All patients had spontaneous, full pubertal development. At presentation, patients complained of sexual dysfunction and/or fertility problems, loss of libido or infertility, and erectile or ejaculatory dysfunction (diminished erectile quality and frequency; diminished early morning erections; decreased or watery semen production). There was no history of anosmia, cryptorchidism, brain injury, exposure to chemicals or drug abuse. Patients had no family history of infertility, mental, physical or pubertal development retardation.
A randomly selected 12 age- and sex-matched TM patients with spontaneous and full pubertal development, who visited our outpatient clinics for clinical and laboratory endocrine assessment served as controls.
Ethical approval for the study was obtained in accordance with local institutional requirements in accordance with the Declaration of Helsinki (http://www.wma.net).

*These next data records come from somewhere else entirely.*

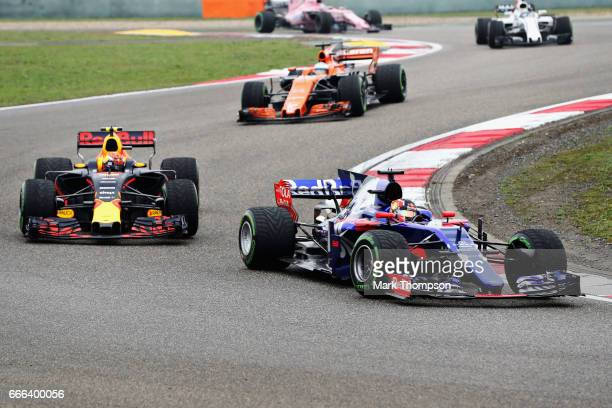 Daniil Kvyat of Russia driving the Scuderia Toro Rosso STR12 leads Max Verstappen of the Netherlands driving the Red Bull Racing Red BullTAG Heuer...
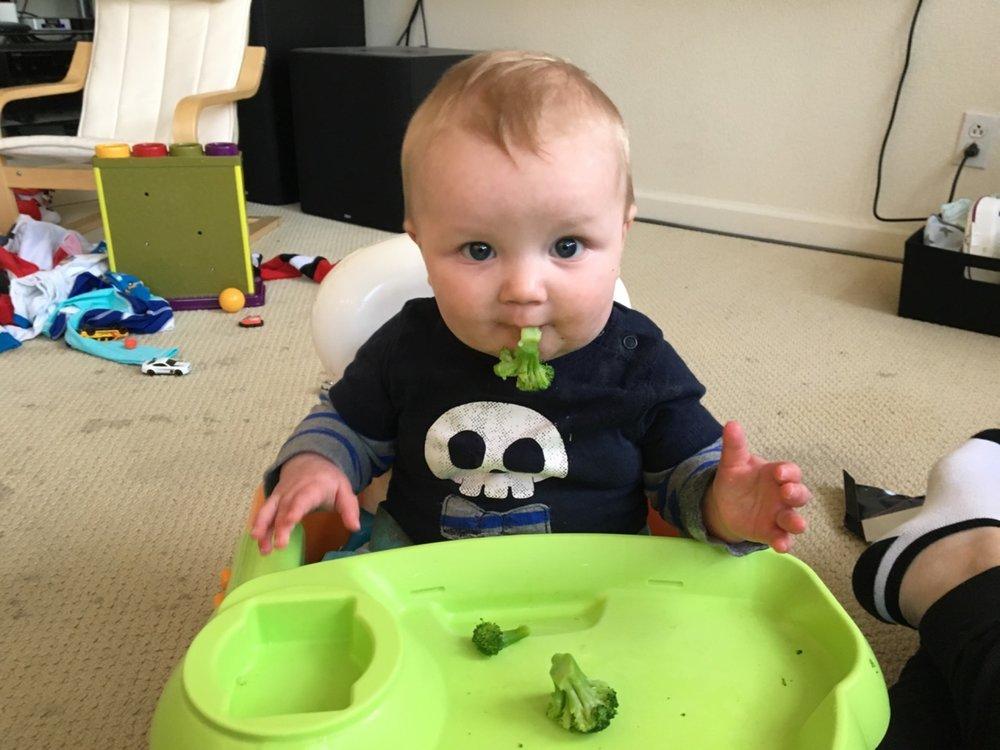 This kid loves broccoli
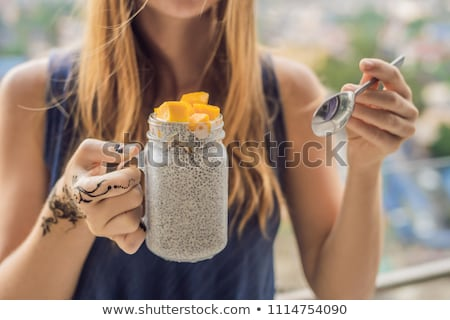 Young woman with mehendi from henna on hand eating chia pudding on her balcony overlooking the big c Stock photo © galitskaya
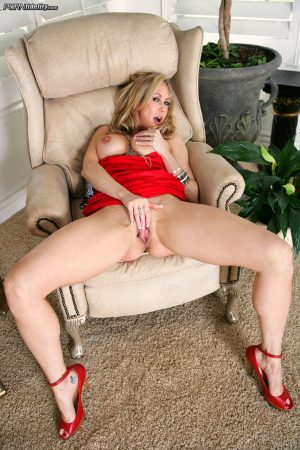 Mature blonde cougar Brandi Love pets shaved pussy & offer up round fake tits
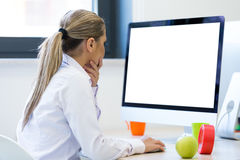 Portrait of female entrepreneur sitting in the office while doin Stock Photo
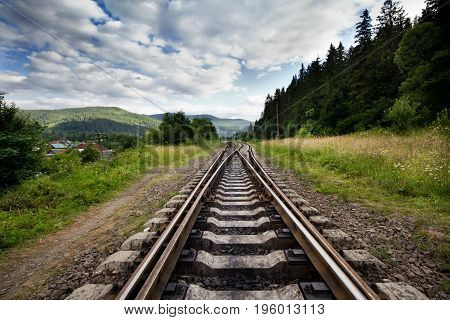 Railroad going into the distance Against Mountains And Beautiful Cloudy Sky Near Forest. Landscape With Railway.
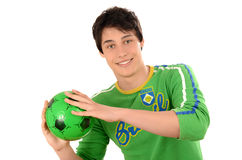 Happy Brazilian man catching a football ball. Stock Images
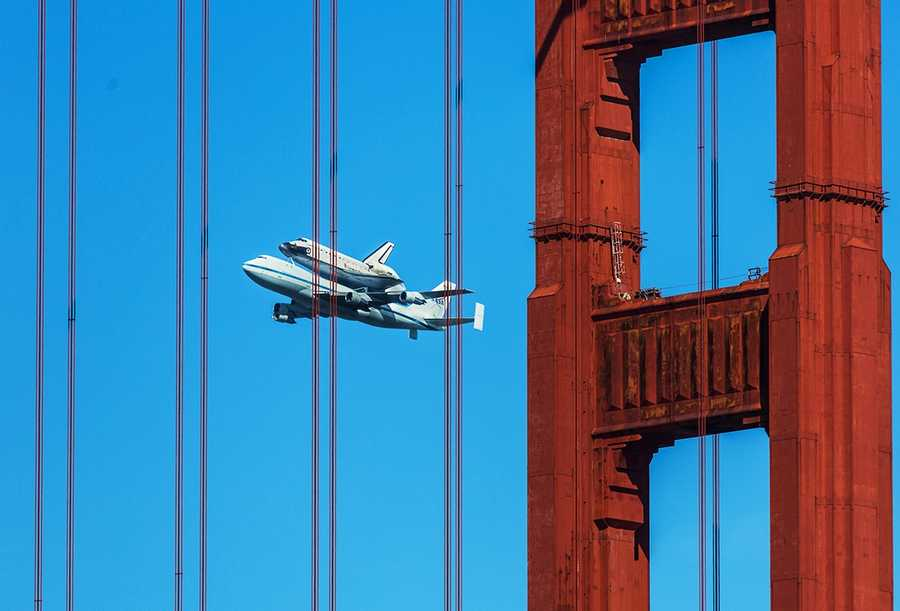Endeavour is seen flying past the Golden Gate Bridge in San Francisco.
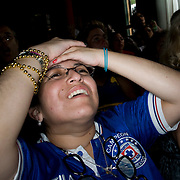 Date: 6/11/10..One of the few Mexican fans in the room reacts to a near-goal by Mexico during the 2010 World Cup opening Group A match between South Africa and Mexico at Madiba, a South African restaurant in Fort Greene, Brooklyn on June 11, 2010.   The game finished in a 1-1 tie. ..Photo by Angela Jimenez for Newsweek .photographer contact 917-586-0916/angelajime@gmail.com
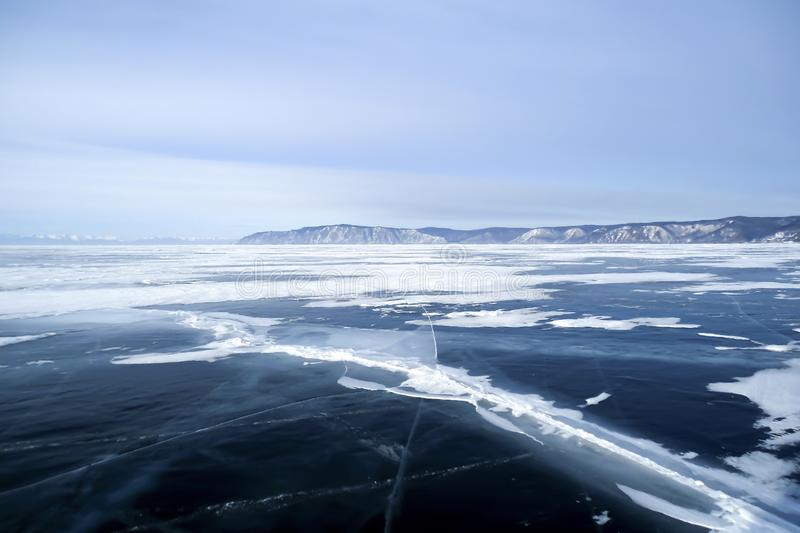 Deep crack in thick dark blue ice on frozen lake stock photo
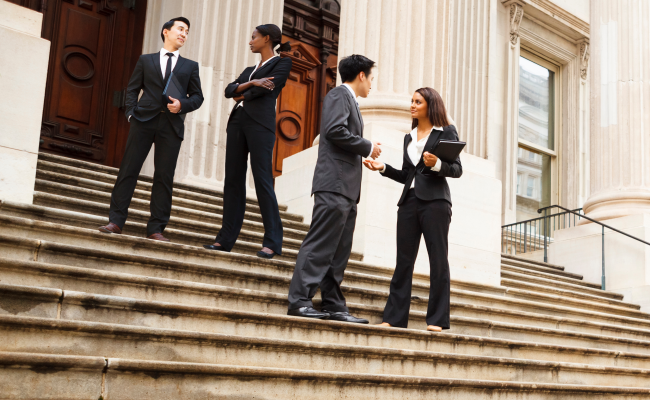 Diverse group of four adults in business suits talking while standing on the steps outside a large white building with large columns. Possibly a courthouse or an official government building.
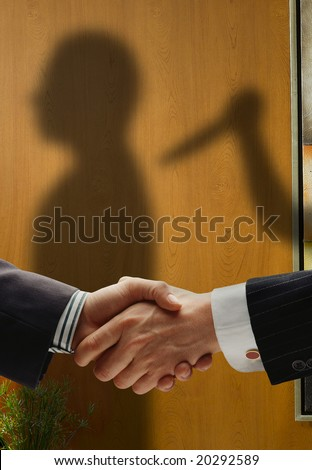 business handshake with shadows behind showing  real intentions, showing a man being stabbed in the back - stock photo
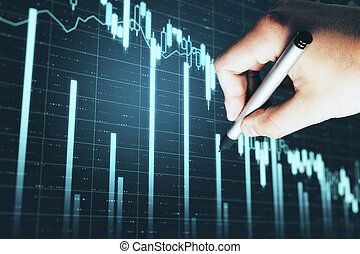 Hand with pen drawing stock crash chart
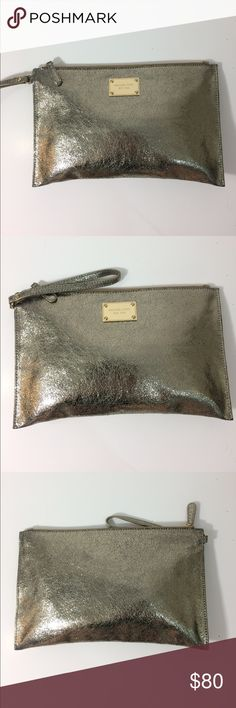 Michael Kors clutch Michael Kors jet set travel large gold clutch with wrist strap. Used in excellent condition. Has a few spots on the inside. Michael Kors Bags Clutches & Wristlets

All procedures were carried out with the adequate understanding and consent of patients.
Exclusion criteria: Exclusion criteria included: 1) treatment with androgens or anabolic steroids within the last 3 months; 2) hyperprolactinemia or treatment with prolactin-lowering drugs; 3) mental illness (depression, anxiety disorders, eating disorders and addictive behaviors). 4) acute diseases; 5) accidental severe head trauma and brain injury; 6) alterations in nutritional status with significant loss of weight and/or the presence of depression; 7) smoking of more than 15 cigarettes/day or alcohol abuse (more than three glasses of wine/day); and 8) increased estrogen levels secondary to liver disease.
Research design: Extensive history was taken including data on associated complications of thalassemia and current medications. Thorough physical examination was completed including anthropometry (weight, height, BMI), vital signs (blood pressure, heart rate) and genital status. Body mass index (BMI) was calculated (weight in Kg/ height in m2). A subject was considered overweight when the BMI was between 25 and 30 and obese above 30.[11] Age at first transfusion, interval between transfusions, type, and compliance to iron chelation and associated endocrine complications were recorded. [11]

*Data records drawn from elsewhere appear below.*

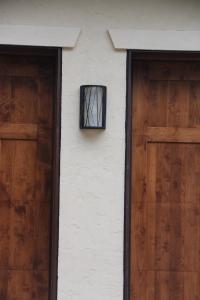 An outdoor light between the garage doors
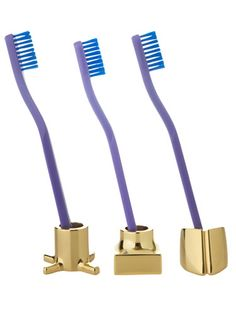 Stands plated in 18-karat gold are a chic alternative to the ordinary toothbrush tumbler. Fits most razors, too.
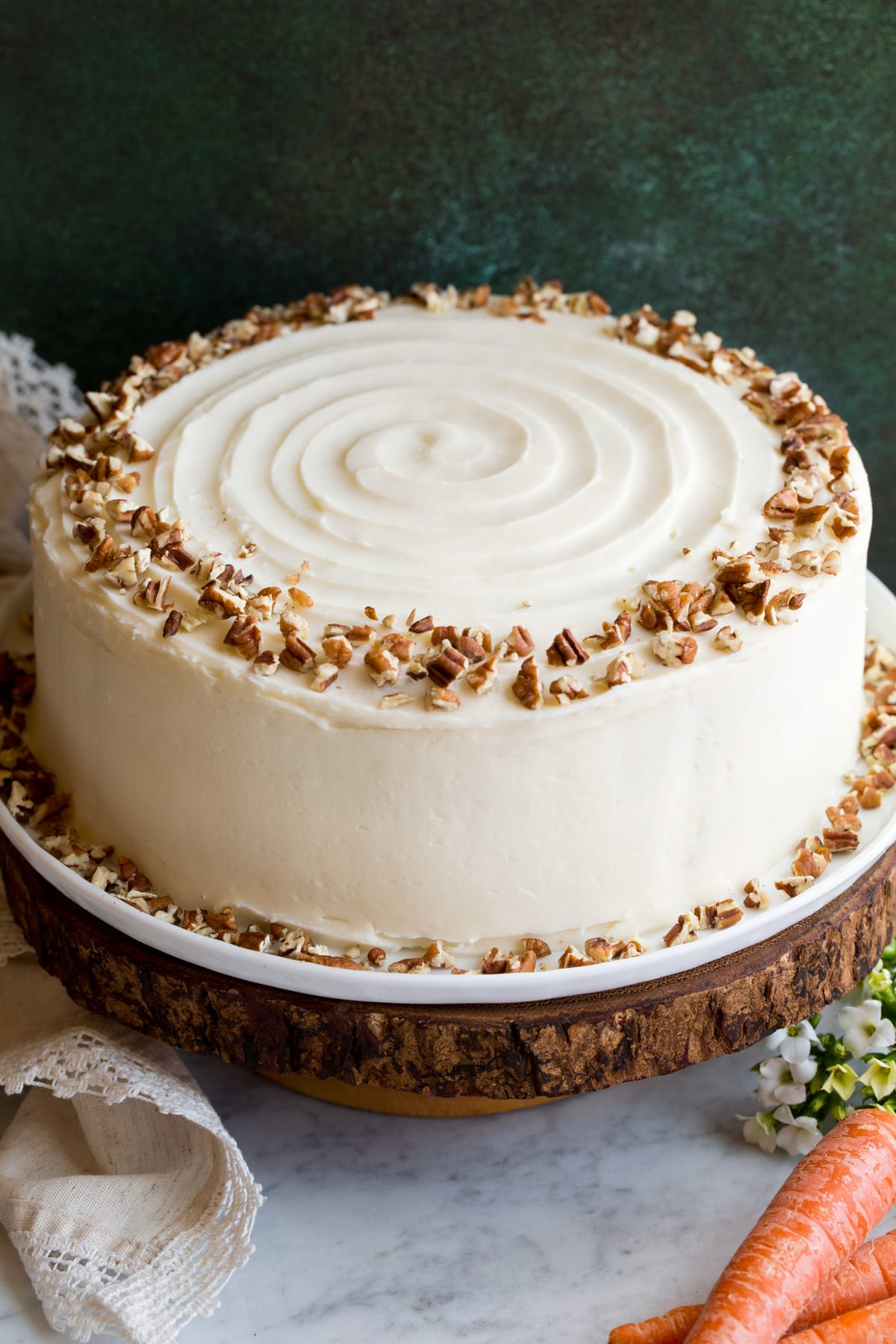 Whole carrot cake sitting on a wooden cake stand.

Blood sampling and analytical procedures: All blood samples were collected in the morning (08.00 – 09.00 am), after an overnight fast, and 2 weeks after blood transfusion. The circulating concentrations of IGF-1, free thyroxine (FT4), thyrotropin (TSH), cortisol, luteinizing hormone (LH), follicle stimulating hormone (FSH), total testosterone (TT), prolactin, estradiol (E2), glucose, urea, creatinine and electrolytes (including calcium and phosphate) were measured.
To exclude severe liver injury and dysfunction, serum concentrations of alanine aminotransferase (ALT), gamma glutamyl transferase (γ GT), alkaline phosphatase (ALP), total and direct bilirubin, total proteins, albumin, prothrombin time (PT) and international normalization ratio (INR) were measured. Screening assays for hepatitis C virus seropositivity (HCVab and HCV-RNA) were performed applying routine laboratory methods.
Plasma total IGF-1 was measured by a chemiluminescent immunometric assay (CLIA) method (Nichols Institute Diagnostics, San Juan, CA). The assay was performed after separation of IGF-1 from binding proteins by Liaison® autoanalyzer (DiaSorin SpA, Saluggia, Italy). A detailed description of the method and the evaluation of the results have been recently published.[12] The sensitivity of the test was 6 ng/ml, whereas the intra- and interassay coefficients of variation (CVs) of our in-house pooled serum control sample were 4.8% and 6.7%, respectively. The reported analytical sensitivity of this assay was from 6 to 25 ng/ml (normal values set at the 2.5th-97.5th percentile were: 95.6-366.7 ng/ml for ages 25 to 39 yrs, 60.8-297.7 ng/ml for 40 to 59 yrs).[12]
The other hormonal, biochemical and hematogical parameters were determined using commercially available automated chemiluminescence immunoassay and other systems. The intra- and interassay CV for all methods were < 5.8% and < 7.8%, respectively.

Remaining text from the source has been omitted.